Une page un bateau Normandie

                                                                                                                   LONGUEIL ‑ INFO mai 2012

  Une page ... Un bateau ...

                          Normandie ... la saisie!

 Normandie désarme:

Mercredi 6 septembre 1939 le commandant Etienne Payen de la Garanderie reçoit l'ordre de désarmer Normandie et de préparer le retour de l'équipage en France.

 A bord 1327 membres d'équipage, le vendredi 8 septembre la moitié rentre à bord du De Grasse le reste de l'équipage rentrera à bord de Champlain le 11 septembre.

La Transat va laisser Normandie dans ses couleurs de temps de paix et conserve l'espoir d'une fin prochaine du conflit.

 Fin octobre la Navy organise la mise en sécurité de Normandie le commandant reçoit l'ordre de tenir les portes étanches fermées Normandie coûte à la Transat 50 000 dollars d'immobilisation par trimestre.

 Le 5 juin 1940 le commandant Etienne Payen de la Caranderie embarque sur le Champlain pour rentrer en France, le navire arrive le 12 juin à Saint ‑Nazaire ça sera sa dernière traversée il sautera sur une mine quelques jours plus tard en rade de la Pallice ‑La Rochelle.

 Le commandant Hervé le Huédé succède au commandant Payen de la Garanderie début

1941 déjà un an et demi que Normandie est immobile. Désormais le paquebot s'échoue dans sa souille à marée basse.

 La prise de contrôle :

Le 11 avril 1941 le président Roosevelt saisi le Congrès et sollicite par voie législative l'autorisation de prendre le contrôle de Normandie.

Le 14 mai à 19 heure le commandant Baylis Capitaine du port de New York et commandant en second du district se présente à la coupée pour informer qu'il est chargé de la protection du navire. Désormais fait et gestes des Français sont suivi de près.

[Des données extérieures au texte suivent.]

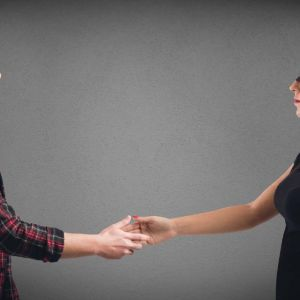 A blindfolded man and woman reach to shake hands with each other. This represents an unbiased hiring process.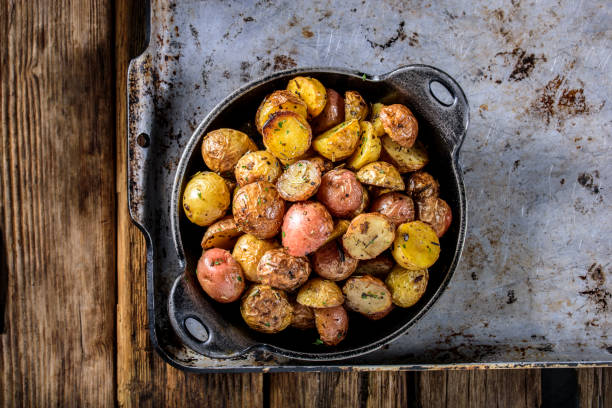 Pan Fried Yukon Gold Potatoes with Herb in Cast iron stock photo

Le 11 décembre les Etat‑ Unis décide de saisir l'ensemble des navires sous pavillon Français présent sur leur territoire. Le lendemain, le commandant Baylis monte à bord et signifie que les Etat Unis prennent possession de Normandie Le détachement de Coast‑Guards qui accompagne Baylis est armé Baïonnettes au canon Le quai est vite interdit au public,les Français se trouvent consigner dans leur quartier et reçoivent l'ordre de préparer leur paquetage . Face à la rigueur de l'ordre de réquisition qui prévoit un débarquement sans délai Le commandant négocie et fait valoir à ses interlocuteurs qu'il est nécessaire qu'une partie de son personnel de sécurité demeure à bord, il obtient gain de cause. Une quinzaine d'hommes restent à bord pour assister les Américains. Un Coast‑Guard amène les couleurs sous les yeux des Français. Hervé Le Huédé proteste et renvoie notre pavillon Les hommes chantent la Marseillaise, les Américains se découvrent.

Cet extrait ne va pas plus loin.